** GIVEN INSTRUCTION **
Repeat the stretch of entries from the line containing "As seen in this" through the line containing "6.72 meters", both lines included. Leave the pictures out of your answer.

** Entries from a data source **

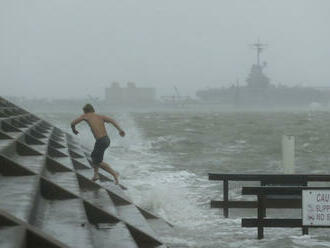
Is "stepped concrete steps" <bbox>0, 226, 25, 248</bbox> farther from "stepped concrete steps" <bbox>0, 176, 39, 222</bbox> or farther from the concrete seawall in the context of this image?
"stepped concrete steps" <bbox>0, 176, 39, 222</bbox>

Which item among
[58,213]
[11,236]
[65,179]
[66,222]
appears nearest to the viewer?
[11,236]

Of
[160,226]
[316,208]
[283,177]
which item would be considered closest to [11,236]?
[316,208]

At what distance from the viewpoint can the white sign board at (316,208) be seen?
8.06m

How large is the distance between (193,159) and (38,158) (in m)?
18.7

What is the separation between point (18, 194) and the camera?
5672 mm

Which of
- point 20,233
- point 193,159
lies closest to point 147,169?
point 193,159

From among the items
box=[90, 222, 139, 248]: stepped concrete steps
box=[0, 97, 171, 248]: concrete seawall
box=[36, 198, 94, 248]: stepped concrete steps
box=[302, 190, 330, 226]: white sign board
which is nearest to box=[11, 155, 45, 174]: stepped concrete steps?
box=[0, 97, 171, 248]: concrete seawall

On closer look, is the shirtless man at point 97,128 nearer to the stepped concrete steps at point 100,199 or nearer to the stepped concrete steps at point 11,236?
the stepped concrete steps at point 100,199

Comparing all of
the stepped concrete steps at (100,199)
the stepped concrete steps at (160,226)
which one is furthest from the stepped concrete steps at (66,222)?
the stepped concrete steps at (160,226)

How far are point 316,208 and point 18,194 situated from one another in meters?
4.31

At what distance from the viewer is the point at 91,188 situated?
8.77 metres

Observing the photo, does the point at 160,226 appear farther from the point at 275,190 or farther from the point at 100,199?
the point at 275,190

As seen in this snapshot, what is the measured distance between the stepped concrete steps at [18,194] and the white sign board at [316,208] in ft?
12.2

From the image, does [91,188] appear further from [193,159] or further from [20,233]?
[193,159]
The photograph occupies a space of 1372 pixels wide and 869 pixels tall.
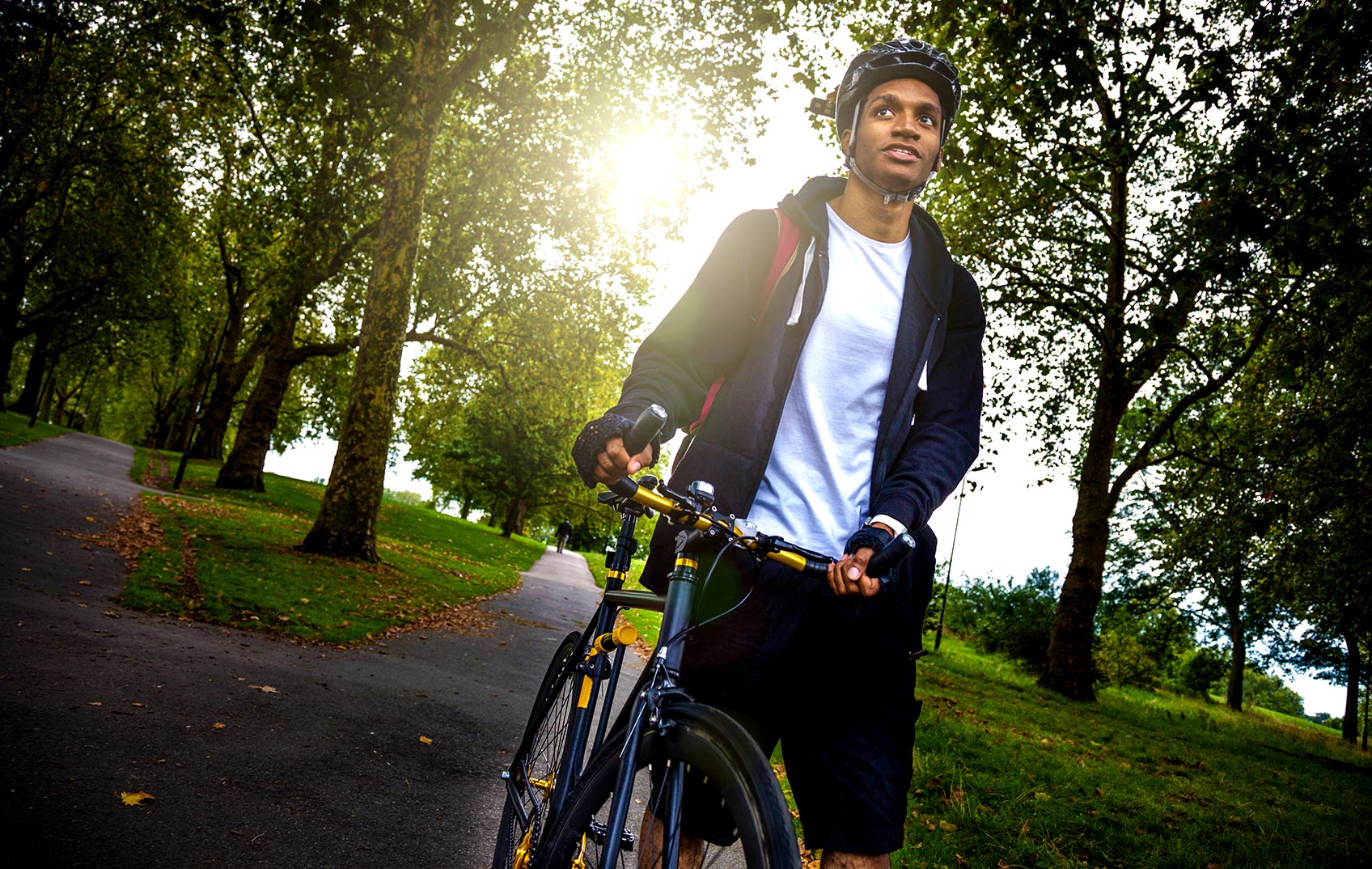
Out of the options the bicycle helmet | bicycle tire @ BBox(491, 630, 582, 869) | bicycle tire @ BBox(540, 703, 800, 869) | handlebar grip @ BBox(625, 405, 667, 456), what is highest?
the bicycle helmet

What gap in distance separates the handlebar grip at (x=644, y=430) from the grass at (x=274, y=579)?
6.72 meters

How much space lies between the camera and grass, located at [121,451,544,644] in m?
7.21

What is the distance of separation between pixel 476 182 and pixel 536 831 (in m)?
17.7

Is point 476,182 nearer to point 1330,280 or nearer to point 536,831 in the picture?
point 1330,280

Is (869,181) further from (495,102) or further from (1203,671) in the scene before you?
(1203,671)

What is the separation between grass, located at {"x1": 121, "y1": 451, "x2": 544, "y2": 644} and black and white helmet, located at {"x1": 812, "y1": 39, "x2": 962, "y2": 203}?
695 centimetres

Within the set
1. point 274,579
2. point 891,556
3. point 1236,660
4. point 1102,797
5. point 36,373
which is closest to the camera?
point 891,556

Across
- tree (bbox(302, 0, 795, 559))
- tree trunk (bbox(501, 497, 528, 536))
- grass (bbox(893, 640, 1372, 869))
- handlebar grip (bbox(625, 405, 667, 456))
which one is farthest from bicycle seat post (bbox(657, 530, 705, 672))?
tree trunk (bbox(501, 497, 528, 536))

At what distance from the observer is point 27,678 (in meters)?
4.18

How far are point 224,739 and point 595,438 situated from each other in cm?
363

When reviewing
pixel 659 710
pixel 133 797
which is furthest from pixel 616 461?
pixel 133 797

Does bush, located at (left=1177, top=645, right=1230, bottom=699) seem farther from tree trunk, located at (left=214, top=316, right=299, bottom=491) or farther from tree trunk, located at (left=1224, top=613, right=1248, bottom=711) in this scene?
tree trunk, located at (left=214, top=316, right=299, bottom=491)

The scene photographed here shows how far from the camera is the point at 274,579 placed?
352 inches

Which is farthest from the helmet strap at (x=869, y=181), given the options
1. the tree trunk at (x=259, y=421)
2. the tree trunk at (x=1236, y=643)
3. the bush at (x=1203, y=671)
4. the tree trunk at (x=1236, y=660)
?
the bush at (x=1203, y=671)
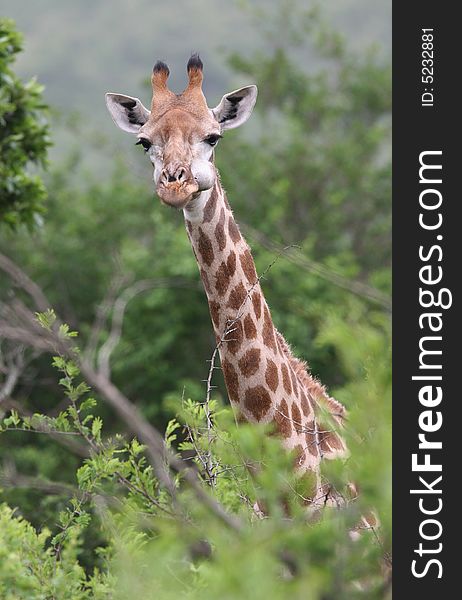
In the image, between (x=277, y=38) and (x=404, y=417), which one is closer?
(x=404, y=417)

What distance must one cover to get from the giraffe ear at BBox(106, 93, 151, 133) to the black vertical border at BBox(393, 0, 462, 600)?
2.44 meters

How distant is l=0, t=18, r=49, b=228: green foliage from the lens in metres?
8.34

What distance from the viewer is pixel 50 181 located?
26.9 meters

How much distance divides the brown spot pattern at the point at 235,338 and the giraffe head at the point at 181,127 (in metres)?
0.74

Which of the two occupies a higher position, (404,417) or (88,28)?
(88,28)

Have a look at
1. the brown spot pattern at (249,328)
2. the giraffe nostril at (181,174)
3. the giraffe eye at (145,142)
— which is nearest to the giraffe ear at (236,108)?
the giraffe eye at (145,142)

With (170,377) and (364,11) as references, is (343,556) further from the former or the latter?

** PROBLEM SOLUTION **
As seen in this snapshot, what is the measured distance between the stepped concrete steps at [18,194] and the white sign board at [316,208] in ft?
12.2

From the image, does [91,188] appear further from [193,159] or further from [20,233]?
[193,159]
The photograph occupies a space of 1372 pixels wide and 869 pixels tall.
Out of the options the bicycle helmet | bicycle tire @ BBox(491, 630, 582, 869) | bicycle tire @ BBox(540, 703, 800, 869) | handlebar grip @ BBox(625, 405, 667, 456), what is highest?
the bicycle helmet

What gap in distance separates the handlebar grip at (x=644, y=430) from the grass at (x=274, y=579)?
6.72 meters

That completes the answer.